Ecrit par Fred Ricou le 19.03.2019

D’un point de vue gastronomique, certains pays ont rapidement conquis Paris et le reste de la France. Ainsi, si depuis les années 70-80, les restaurant chinois ou japonais sont rapidement arrivés à prendre une place dans les sorties, certains pays sont longtemps restés à la traîne. Peut-être font-ils moins rêver dans l’imaginaire collectif ? Possible. Les Balkans ne se résument pas qu’à une actualité pas toujours très drôle, la gastronomie y est pourtant délicieuse … 

 
Ibrik Kitchen - Photo Pierre Lucet Penato

On se fait un Italien, ce soir ? Un Japonais ? Un Indien ? Oui ! Bien évidemment que oui ! On connaît ces cuisines, on les connaît même parfois si bien que l’on va essayer de refaire les plats à la maison. La France fait partie des pays où la gastronomie est la plus riche, à la fois pour son histoire personnelle, mais également pour ses différentes migrations qui ont apporté souvent du renouveau dans les spécialités locales. Si une partie de la gastronomie du Nord de la France est librement inspirée de celle de la Belgique et du Royaume-Uni, la cuisine du Sud de la France est, quant à elle, en droite ligne de ce que l’on peut trouver dans le fameux bassin méditerranéen. 
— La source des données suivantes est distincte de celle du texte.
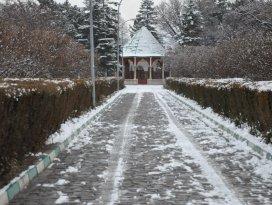 Akşehire mevsimin ilk karı yağdı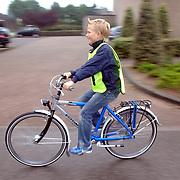 NLD/Huizen/20070522 - Start verkeersexamen basischool scholieren Huizen door wethouder Tijhaar en Veilig Verkeer Nederland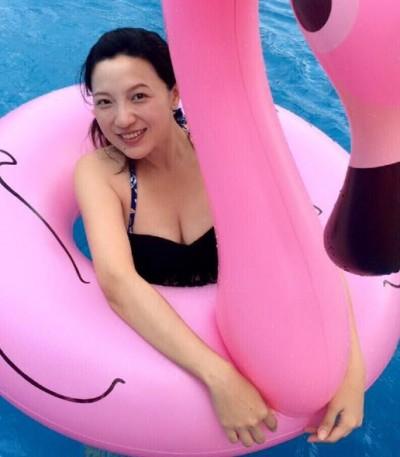 「受不了迷信愛說教」 辣媽主播:誰說孕婦不能游泳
De manière un peu plus importante, la cuisine des Balkans est elle aussi, à sa manière, une cuisine d’influences. Officiellement, est dit « Balkans » l’Albanie, la Bosnie-Herzégovine, la Bulgarie, le Kosovo, la Macédoine du Nord, le Monténégro et la Grèce, maintenant et en moindre mesure, la Croatie (les régions de la Dalmatie et de l’Istrie), la province du Trieste en Italie, la Serbie (au sud du Danube), le sud de la Slovénie, la région de la Dobrogée en Roumanie, ainsi que la partie européenne de la Turquie (On dit merci qui ? Merci Wiki ! ). Quand on a dit cela, on peut déjà esquisser une rapide physionomie de ce que ce peut être la gastronomie des Balkans. Du fait des multiples invasions qui ont jalonné l’Histoire de la région, les brassages culturels et, par conséquent culinaires, ne pouvaient qu’être très présents.
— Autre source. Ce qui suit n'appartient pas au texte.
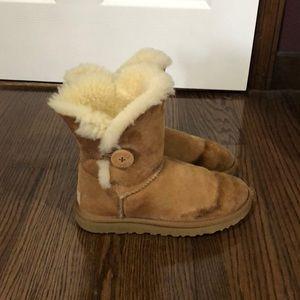 Ugg chestnut bailey button sheepskin boots size 7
Récemment, pour changer un peu des restaurants folkloriques autour des Balkans, un nouveau lieu vient d’ouvrir pour donner une autre place à cette gastronomie, Ibrik Kitchen. Sa créatrice, Ecaterina Paraschiv, apporte un kosava nouveau, le vent typique des Balkans, sur l’offre culinaire parisienne très loin des quelques restaurants qui proposent, décor kitch, accordéons et autres photos en noir et blanc de charrettes tirées par des chevaux anguleux. 
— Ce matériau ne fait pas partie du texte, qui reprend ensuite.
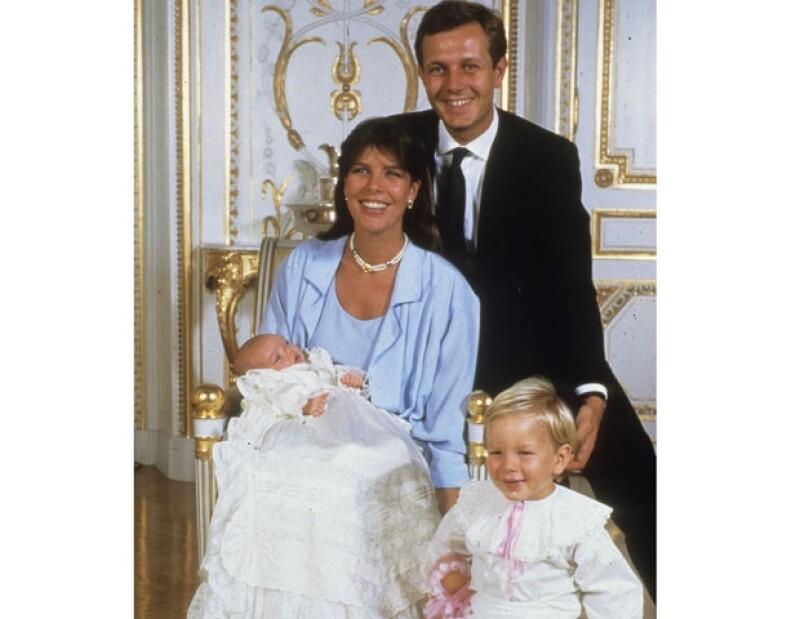 La pareja formaba un matrimonio feliz. Tuvieron tres hijos Carlota Andrea y Pierre.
Après Ibrik Café, un coffee shop, qu’elle crée en mars 2017, en hommage à sa grand-mère « une faiseuse d’Ibrik » ce café moulu très fin que l’on sert dans les Balkans, elle prend la décision de continuer l’hommage en « travaillant sur les souvenirs de son enfance » en voyant plus grand : « Quand on a vu que la cuisine des Balkans pouvait marcher, on s’est dit, on y va ! J’allais pouvoir assumer un peu plus mes origines, chose que je ne faisais pas entièrement jusque-là. J’avais peur que les gens ne comprennent pas le concept …» 

Née en Roumanie, elle arrive en France un an après son père, avec sa mère en 1987. Réfugié politique, le père d’Ecaterina est artiste plasticien (il est venu chercher un prix en France qui lui a permis ainsi d’obtenir son visa). Fasciné par ce nouveau pays « où il y a de la couleur ! », c’est le choc pour cet artiste de voir qu’il y a même de la couleur dans les poubelles …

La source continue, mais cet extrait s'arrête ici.